Sorry for the wait on your critique - you submitted right when our promptathon started, and having been burnt out from 3 weeks of unexpected traveling, catching covid, and finishing up prep for the promptathon while sick, I ended up taking the promptathon week to recover. But anyway, enough excuses - onto your feedback!

Starting with the structural aspect of the challenge, I'm pleased to see that you've been mindful of building out each wheel with several ellipses, allowing you to create the gentle arcing profile for the tire that tells the viewer of its inflated nature, and that if dropped, it'd land with more of a bounce rather than a heavy thud. That said, I did notice a couple of issues in how you were handling the spokes of your wheel's rims.

As shown here when drawing the side planes of those spokes, you'd extend the farther edge as far as the edge closer to the viewer. The farther edge should be cut off sooner, where it intersects with the wall of the inner rim. Additionally, when executing these smaller marks, you had a tendency to set aside the principles of markmaking from Lesson 1. Your linework gets a little scratchy at times, which suggests that you're not applying the ghosting method as consistently as you should be - not everywhere, but in a lot of your wheels, especially when dealing with the tighter, smaller elements.

Continuing onto the textural aspect of the challenge, this part tends to serve as something of a trap. Being as far removed from Lesson 2 and its textural principles, it's not at all uncommon for students to largely forget about the concepts of implicit markmaking, and of using cast shadow shapes in order to suggest the presence of the textural forms on their tires. In such cases, they'll fall back to explicit markmaking, where they focus either on outlining/constructing the textural forms themselves, and doing so directly, or where they focus primarily on drawing what they see, mark by mark, rather than focusing on each individual textural form and considering how it relates in 3D space to the surfaces around it.

This by and large appears to be the situation that you're falling into, so I strongly urge you to review the Lesson 2 texture material. Review all of it, but in particular the reminders here touch upon the main issues that I'm seeing.

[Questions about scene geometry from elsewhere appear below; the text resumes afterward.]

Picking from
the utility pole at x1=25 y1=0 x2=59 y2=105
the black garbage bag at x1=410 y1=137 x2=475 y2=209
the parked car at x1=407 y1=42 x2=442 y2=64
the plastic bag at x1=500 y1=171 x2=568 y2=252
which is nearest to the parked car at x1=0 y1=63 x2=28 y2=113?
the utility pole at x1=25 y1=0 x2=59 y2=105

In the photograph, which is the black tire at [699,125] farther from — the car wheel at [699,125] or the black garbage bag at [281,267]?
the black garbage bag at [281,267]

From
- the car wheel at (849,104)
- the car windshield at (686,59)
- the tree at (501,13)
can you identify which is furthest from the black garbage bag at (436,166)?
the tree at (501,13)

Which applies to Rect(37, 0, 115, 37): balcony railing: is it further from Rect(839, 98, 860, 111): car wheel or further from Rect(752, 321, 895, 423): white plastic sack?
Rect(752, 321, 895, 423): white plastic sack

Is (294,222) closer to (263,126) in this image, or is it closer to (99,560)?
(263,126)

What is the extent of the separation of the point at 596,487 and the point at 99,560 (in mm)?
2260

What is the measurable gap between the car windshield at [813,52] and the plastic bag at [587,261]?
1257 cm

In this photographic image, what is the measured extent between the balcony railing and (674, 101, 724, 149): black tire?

In addition to this, also take a look at this diagram which explores a common mistake when dealing with textures relating to holes, grooves, cracks, etc. - really any situation where the "named" element corresponds not to an actual physical form, but rather to negative space, or an absence of form. In such cases students tend to want to simply draw them directly and fill them in, rather than considering the textural forms in question actually being the walls that surround these empty spaces, and cast shadows upon one another's surfaces.

Now, as that element of the challenge is something of an intentional trap, it's not something I hold back students over, or assign revisions. Rather, it's just an opportunity to highlight that certain elements of the course material may have been forgotten, given that it's such a lengthy process, and so you should definitely go back and review it, as well as anything else you think may have gotten lost in the mix. Honestly, periodically reviewing the Lesson 0 material is always worthwhile as well.

With that, I'll go ahead and mark this challenge as complete.